Text shown:
Atlas: End-to-End 3D Scene Reconstruction from Posed Images

Zak Murez, Tarrence van As, James Bartolozzi, Ayan Sinha, Vijay Badrinarayanan, Andrew Rabinovich

Introduction

Reconstructing the world around us is a long standing goal of computer vision. Recently many applications have emerged, such as autonomous driving and augmented reality, which rely heavily upon accurate 3D reconstructions of the surrounding environment. These reconstructions are often estimated by fusing depth measurements from special sensors, such as structured light, time of flight, or LIDAR, into 3D models. While these sensors can be extremely effective, they require special hardware making them more cumbersome and expensive than systems that rely solely on RGB cameras. Furthermore, they often suffer from noise and missing measurements due to low albedo and glossy surfaces as well as occlusion.

Another approach to 3D reconstruction is to use monocular , binocular or multivew stereo methods which take RGB images (one, two, or multiple respectively) and predict depth maps for the images. Despite the plethora of recent research, these methods are still much less accurate than depth sensors, and do not produce satisfactory results when fused into a 3D model.

In this work, we observe that depth maps are often just intermediate representations that are then fused with other depth maps into a full 3D model. As such, we propose a method that takes a sequence of RGB images and directly predicts a full 3D model in an end-to-end trainable manner. This allows the network to fuse more information and learn better geometric priors about the world, producing much better reconstructions. Furthermore, it reduces the complexity of the system by eliminating steps like frame selection, as well as reducing the required compute by amortizing the cost over the entire sequence.

What you should do:
Answer these questions from the Atlas introduction above:
(a) Which three kinds of special sensors does it name for depth measurements?
(b) What do monocular, binocular, and multiview stereo methods predict for the images?
(c) Which step does the proposed method eliminate?

Supplied material:
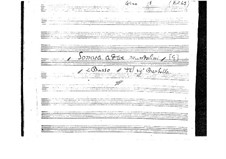 Sonate für zwei Mandolinen und Cello: Sonate für zwei Mandolinen und Cello by Emanuele Barbella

Exercise output:
(a) Structured light, time of flight, and LIDAR.
(b) Depth maps.
(c) Frame selection.